The fortunes changed dramatically after the October 2024 exploit of security researchers and the latest investigation linked to North Korean actors. After the breach, Radiant’s locked-up value dropped to $75 million and fell to about $5 million within weeks, according to protocol data.
Attempts to find failed to restore the protocol
While operations have been postponed, Radiant said the protocol will not end completely. Instead, it will go into what it has described as maintenance mode.
Under that arrangement, the frontend will remain online, smart contracts will remain accessible, and users will still be able to withdraw assets, repay loans, and manage existing positions. Development work, protocol development, and expansion efforts, however, will come to an end as DAO contributors move away from active operations.
Radiant also urged users to manage their exposure carefully while the process enters its final phase.

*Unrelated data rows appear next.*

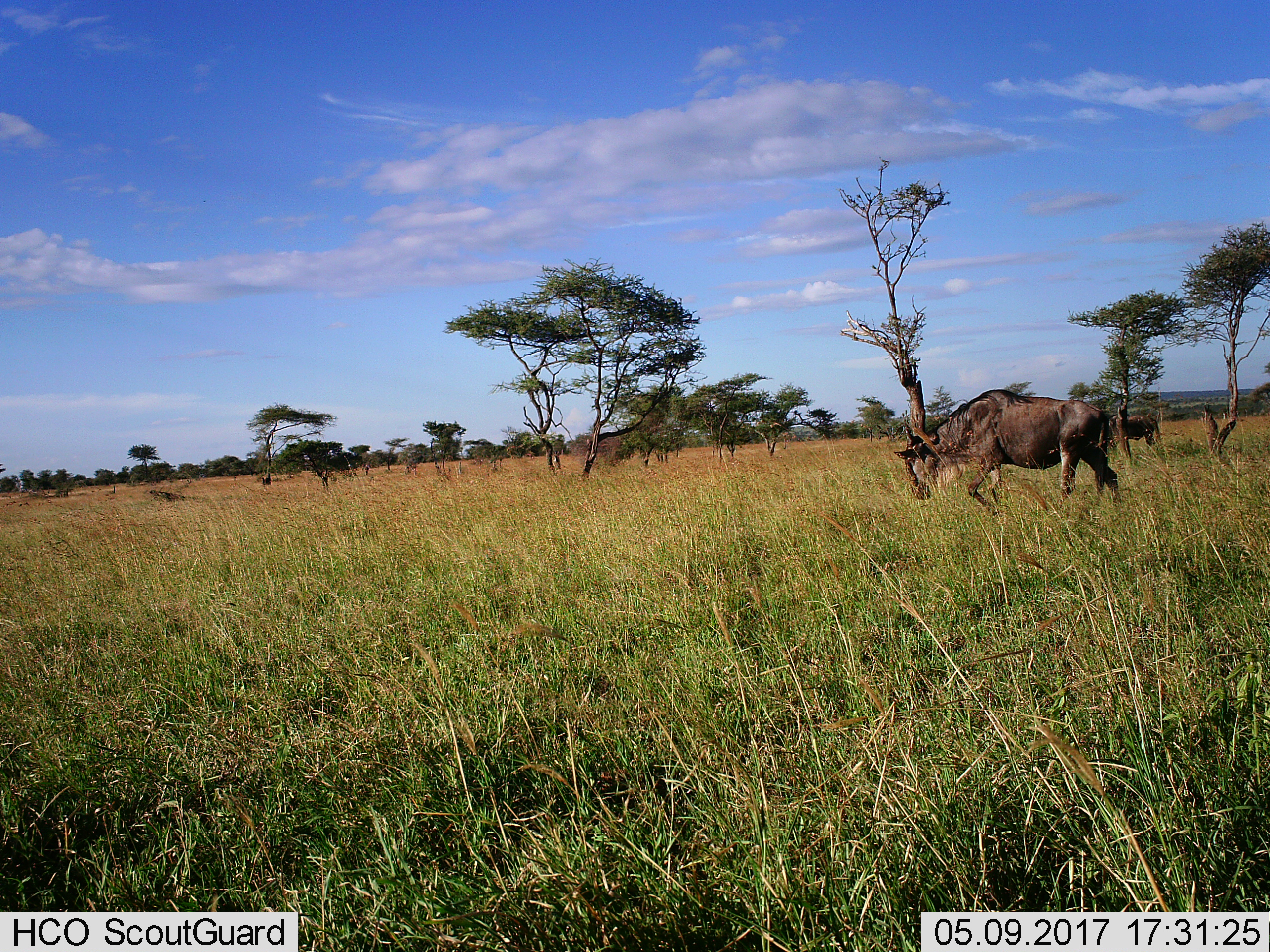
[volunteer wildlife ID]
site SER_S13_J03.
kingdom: Animalia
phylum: Chordata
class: Mammalia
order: Artiodactyla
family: Bovidae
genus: Connochaetes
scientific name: Connochaetes taurinus taurinus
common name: blue wildebeest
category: wildebeestblue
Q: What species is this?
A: Wildebeestblue (blue wildebeest) (Connochaetes taurinus taurinus).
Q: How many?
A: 2.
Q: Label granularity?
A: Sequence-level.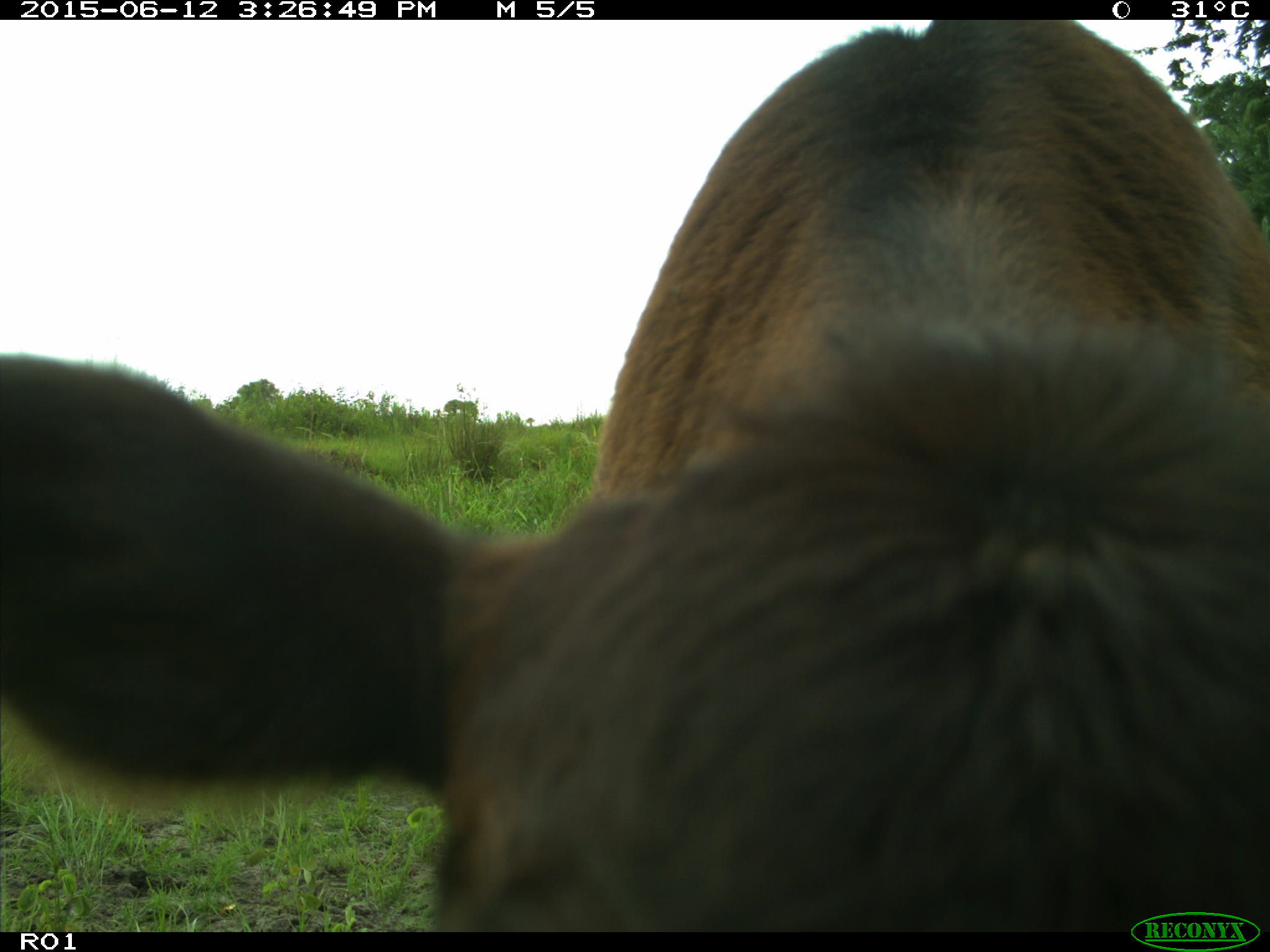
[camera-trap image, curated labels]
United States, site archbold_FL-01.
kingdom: Animalia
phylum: Chordata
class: Mammalia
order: Artiodactyla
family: Bovidae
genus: Bos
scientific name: Bos taurus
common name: domestic cow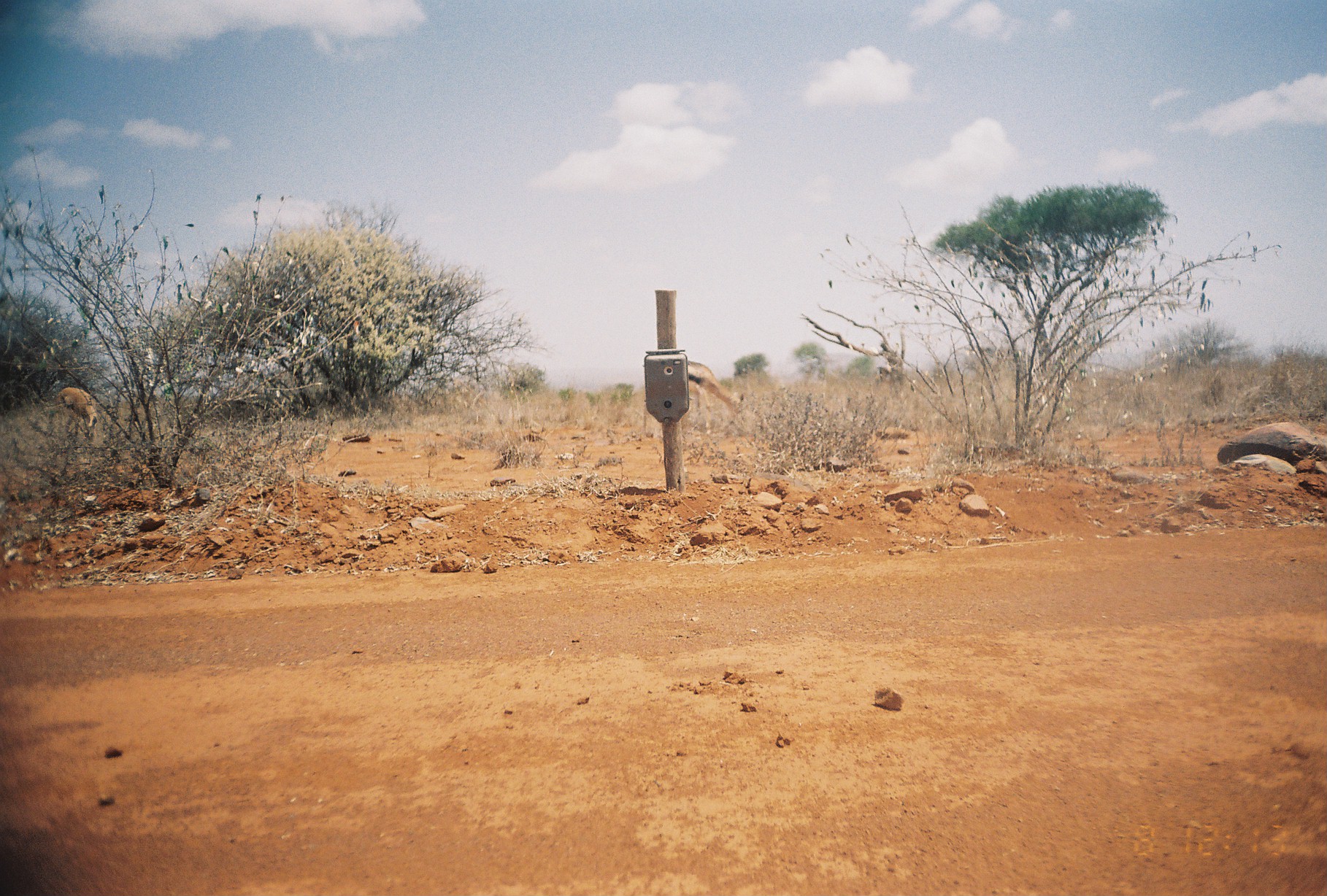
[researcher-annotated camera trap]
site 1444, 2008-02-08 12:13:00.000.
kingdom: Animalia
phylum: Chordata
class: Mammalia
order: Artiodactyla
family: Bovidae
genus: Nanger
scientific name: Nanger granti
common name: grant's gazelle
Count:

Rescue efforts that remain linked to the hacking will continue. The DAO said its maintenance portal will remain open and any assets found in the future will be returned to affected users.
Previous rescue efforts have produced limited results. In October 2025, blockchain security firm CertiK reported that wallets linked to an attacker deposited 2,834 ETH in Tornado Cash after moving funds through multiple addresses and exchanges involving DAI.
CertiK estimates that approximately $10.8 million worth of Ethereum had already been dumped in the mixer, complicating efforts to track down and recover the stolen assets.
The attack linked to North Korea was a turning point
Radiant said in December 2024 an attacker posing as a former contractor distributed malware through Telegram. According to the protocol, a malicious ZIP file circulates among developers for feedback, creating an entry point that eventually leads to an exploit.
A post-mortem investigation by internet security firm Mandiant later linked the incident to the hacker group AppleJeus, which it identified as part of North Korea’s cyber ecosystem.
According to Mandiant, the attackers gained control of three of Radiant’s eleven signature licenses and changed the loan pool implementation contract, allowing them to steal approximately $53 million from Arbitrum and the BNB Chain.
The tactics used in the attack later appeared in other major crypto incidents. In April 2026, Drift Protocol said it had moderate confidence that the same actors behind the Radiant breach were responsible for a different exploit against its platform. Drift’s investigation concluded that the group spent months building trust with donors through conferences and networking with experts before using malicious tools and links.
Market reaction to the announcement of Radiant’s closure remains negative. The protocol’s RDNT token fell 4.2% after the news.